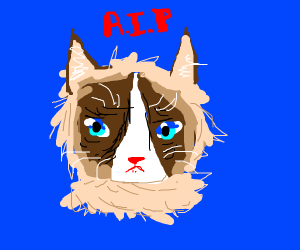 Rest in Peace Grumpy Cat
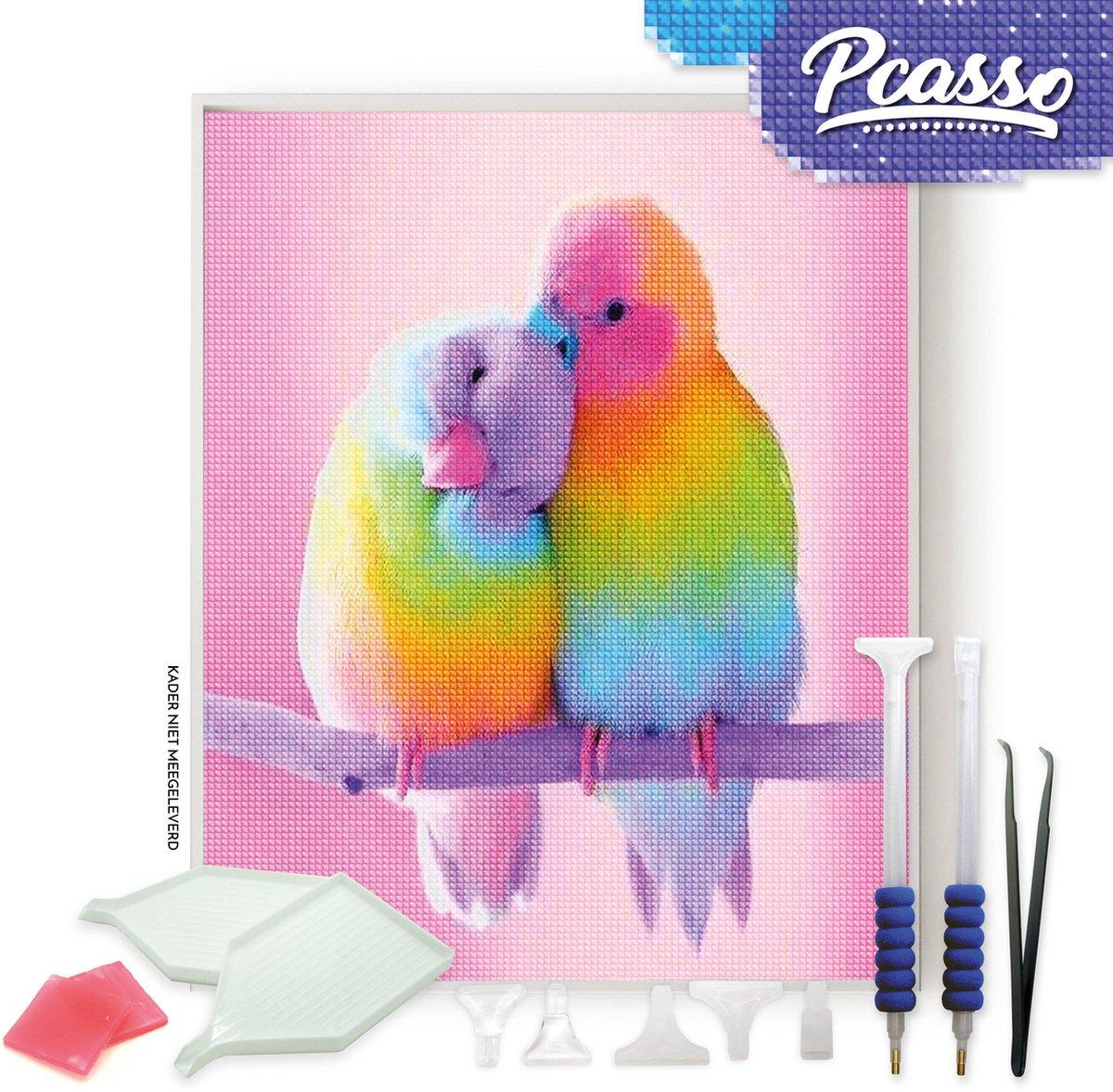 Pcasso ® Vogels Op Tak - Diamond Painting - Incl. Veel Diamond Painting Accessoires - Diamond Painting Kinderen - Diamond Painting Dieren - Diamond painting volwassenen - 30x40 CM
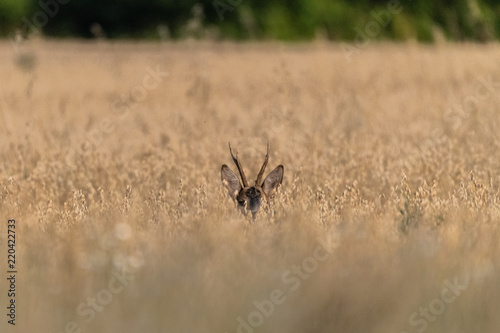 chevreuil dans le blé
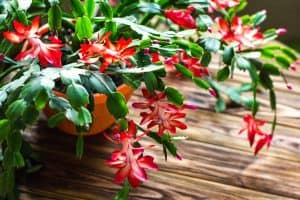 is christmas cactus a succulent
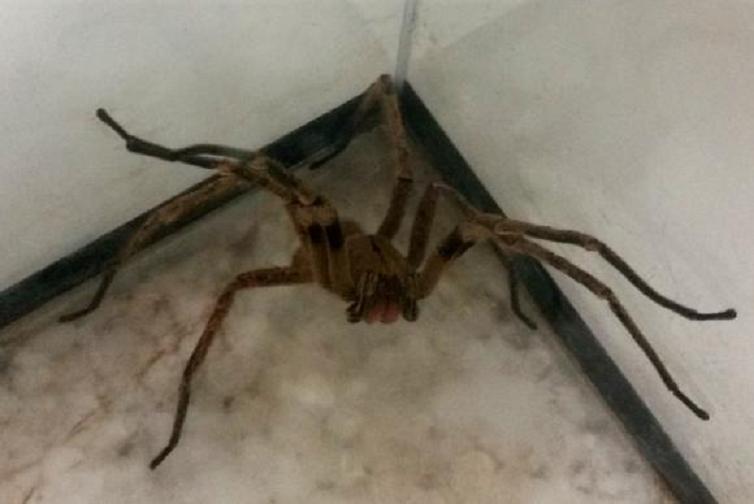 Aranhas estão no topo da lista dos animais peçonhentos que mais provocam acidentes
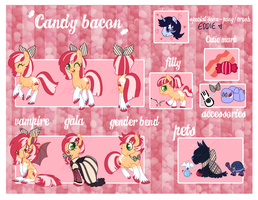 NEW UPDATED Candy Bacon Ref sheet by Doodleshire
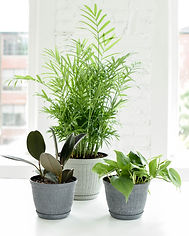 A group of houseplant in rustic styled pots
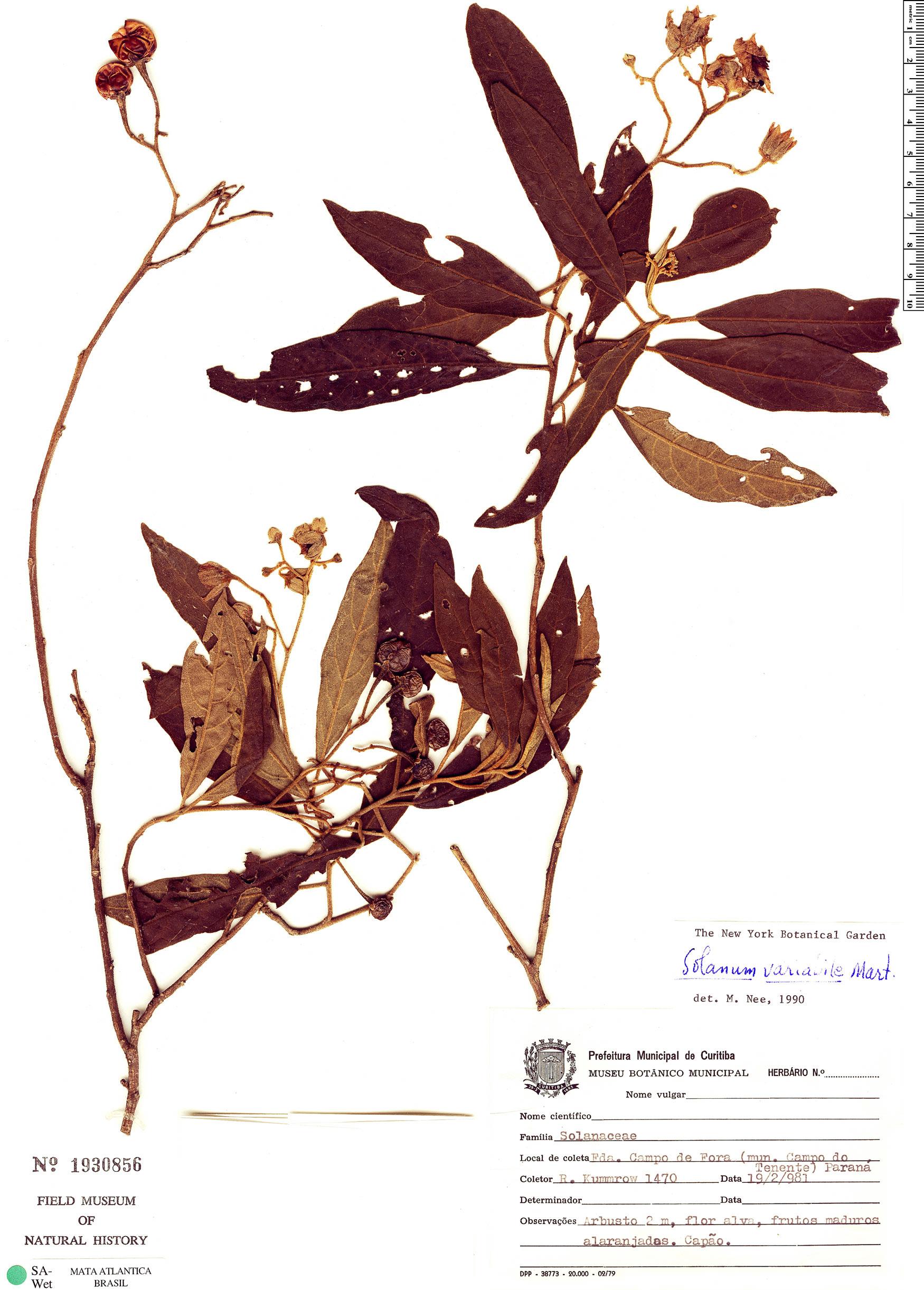 Specimen: Solanum variabile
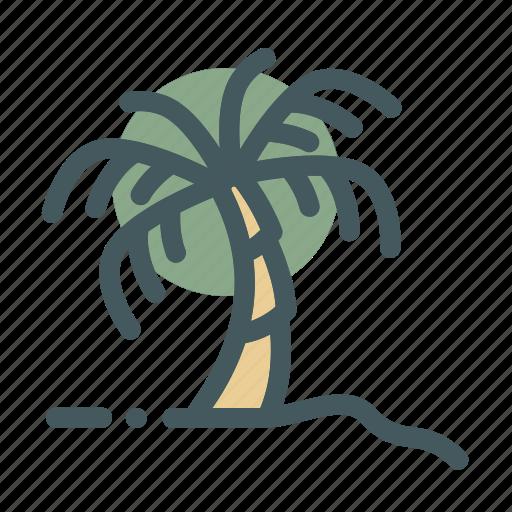 beach, coconut, plant, summer, tree icon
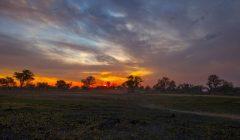 Afrika'nın ruhunu Botswana'da keşfettim 18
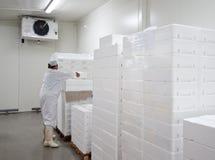 Conservación en cámara frigorífica   Imagen de archivo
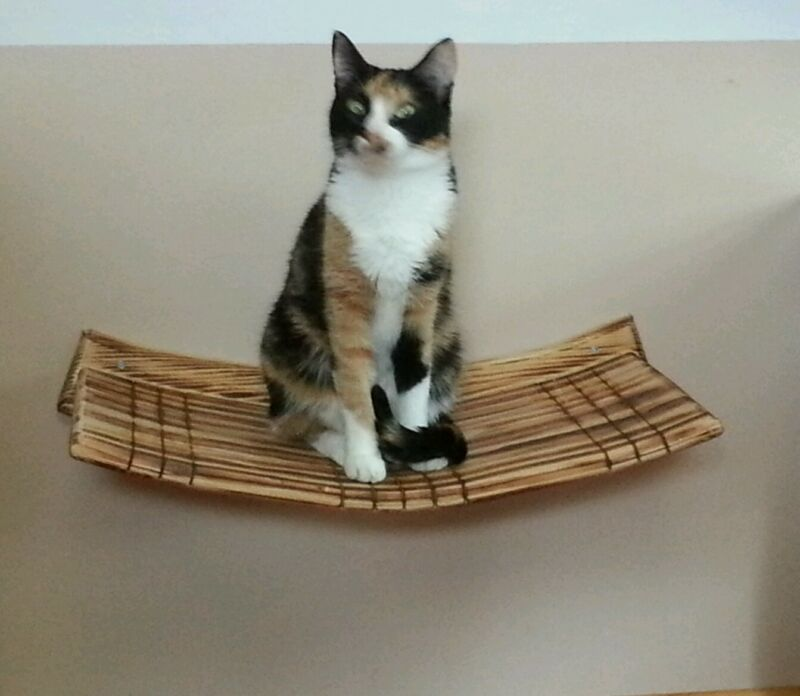 Wall Mounted Large Curvy Cat Perch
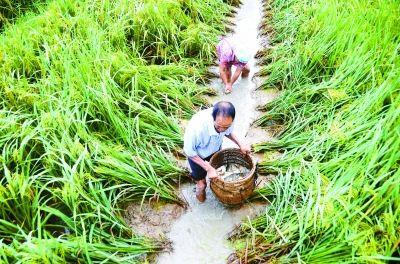 稻鱼种养助脱贫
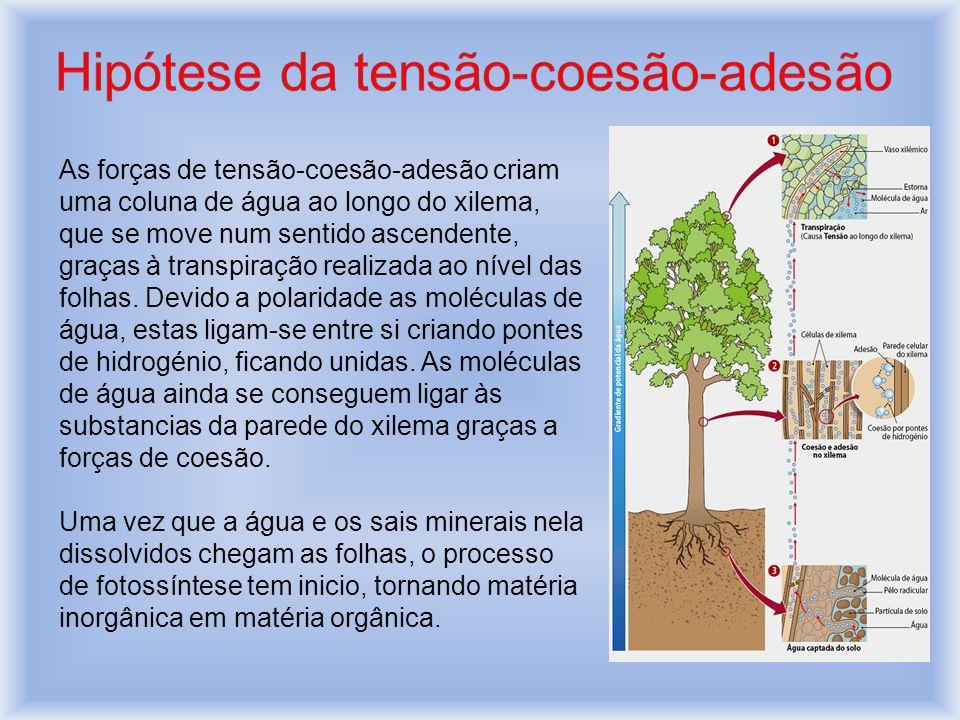 Hipótese da tensão-coesão-adesão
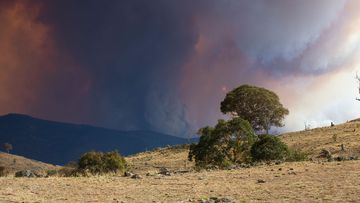 Views of the Orroral Valley fire in Namadgi National Park, south of Canberra.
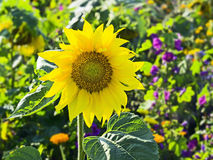 Sunflower in a garden Royalty Free Stock Photo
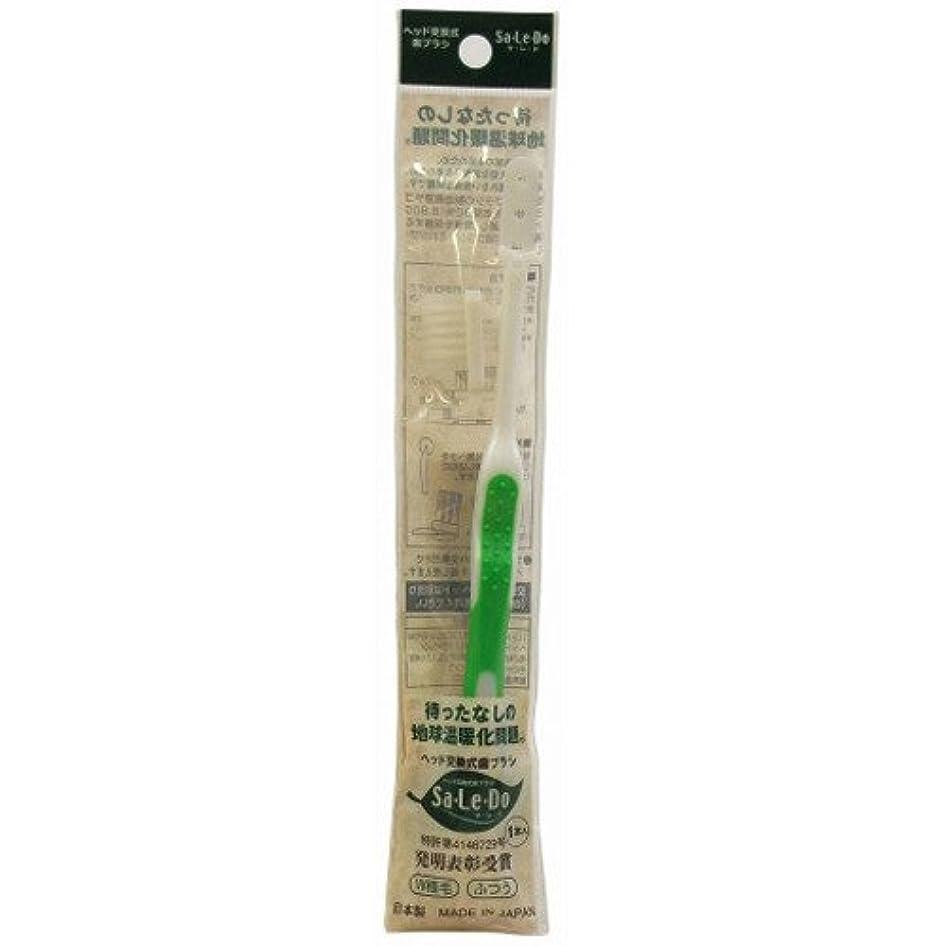 昼食肉屋鉄道サレド ヘッド交換式歯ブラシ お試しセット レギュラーヘッド グリーン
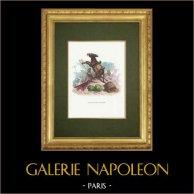Fables of La Fontaine - L'Ane et ses Maitres
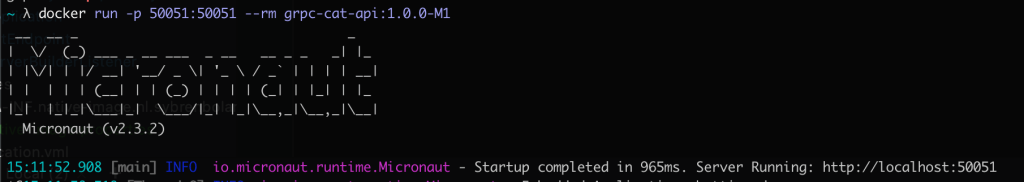 micronaut startup output in 965ms 1024x182 - NATIVE IMAGE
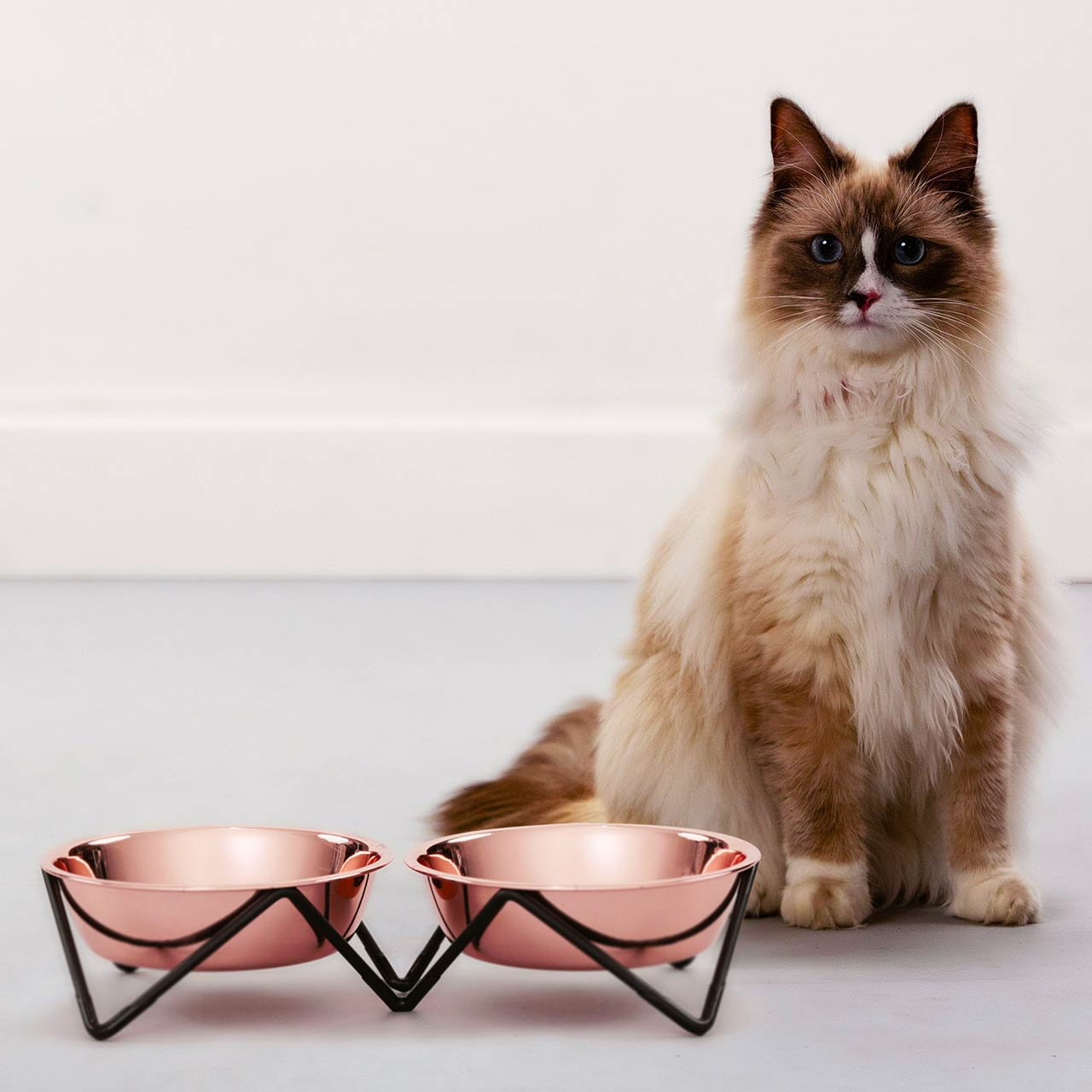 BENDO meow meow luxe cat double dish copper on black   the design gift shop
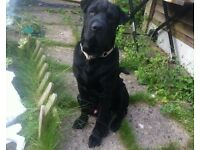 Marley is a year old am moving abroad so need to find him a new home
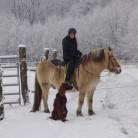turistka na koni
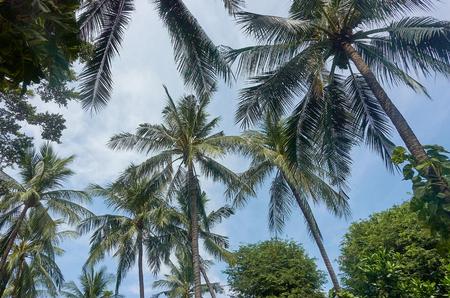 Coconut tree with bright sky, Coconut plantation, Samui, Thailand Stock Photo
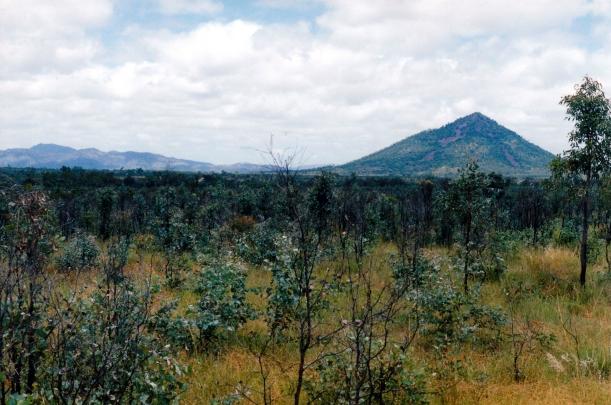12-14-1998 Mt Leura near Rubyvale.jpg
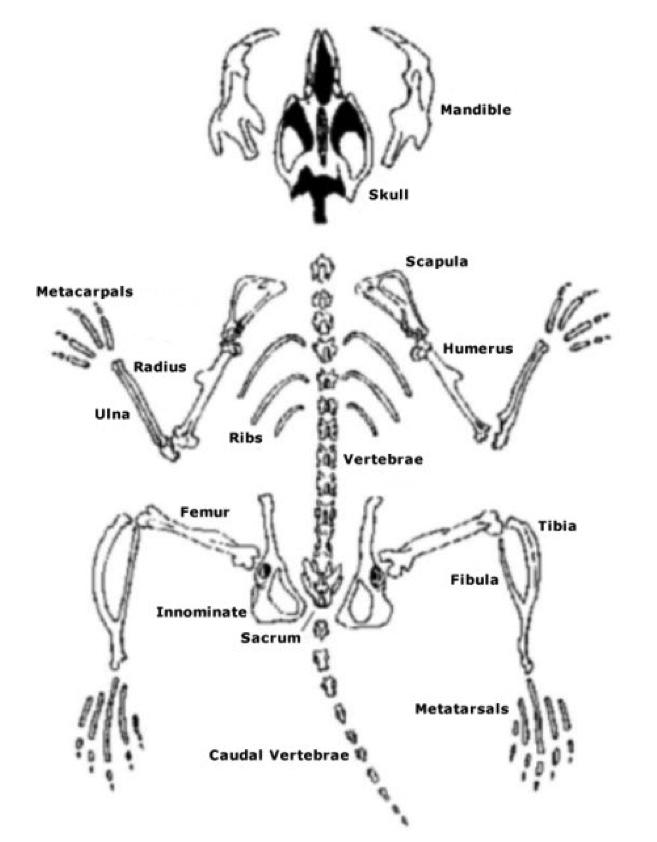 657x842 Human Skeleton Vs Rodent Skeleton Tenderness.co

....

» Work to be completed
Each record above has to be written out again in full, but its pictures must not be.

» Task response
 Rest in Peace Grumpy Cat
 Pcasso ® Vogels Op Tak - Diamond Painting - Incl. Veel Diamond Painting Accessoires - Diamond Painting Kinderen - Diamond Painting Dieren - Diamond painting volwassenen - 30x40 CM
 chevreuil dans le blé
 is christmas cactus a succulent
 Aranhas estão no topo da lista dos animais peçonhentos que mais provocam acidentes
 NEW UPDATED Candy Bacon Ref sheet by Doodleshire
 A group of houseplant in rustic styled pots
 Specimen: Solanum variabile
 beach, coconut, plant, summer, tree icon
 Afrika'nın ruhunu Botswana'da keşfettim 18
 Conservación en cámara frigorífica   Imagen de archivo
 Wall Mounted Large Curvy Cat Perch
 稻鱼种养助脱贫
 Hipótese da tensão-coesão-adesão
 Views of the Orroral Valley fire in Namadgi National Park, south of Canberra.
 Sunflower in a garden Royalty Free Stock Photo
 昼食肉屋鉄道サレド ヘッド交換式歯ブラシ お試しセット レギュラーヘッド グリーン
Fables of La Fontaine - L'Ane et ses Maitres
 micronaut startup output in 965ms 1024x182 - NATIVE IMAGE
 BENDO meow meow luxe cat double dish copper on black   the design gift shop
 Marley is a year old am moving abroad so need to find him a new home
turistka na koni
 Coconut tree with bright sky, Coconut plantation, Samui, Thailand Stock Photo
12-14-1998 Mt Leura near Rubyvale.jpg
 657x842 Human Skeleton Vs Rodent Skeleton Tenderness.co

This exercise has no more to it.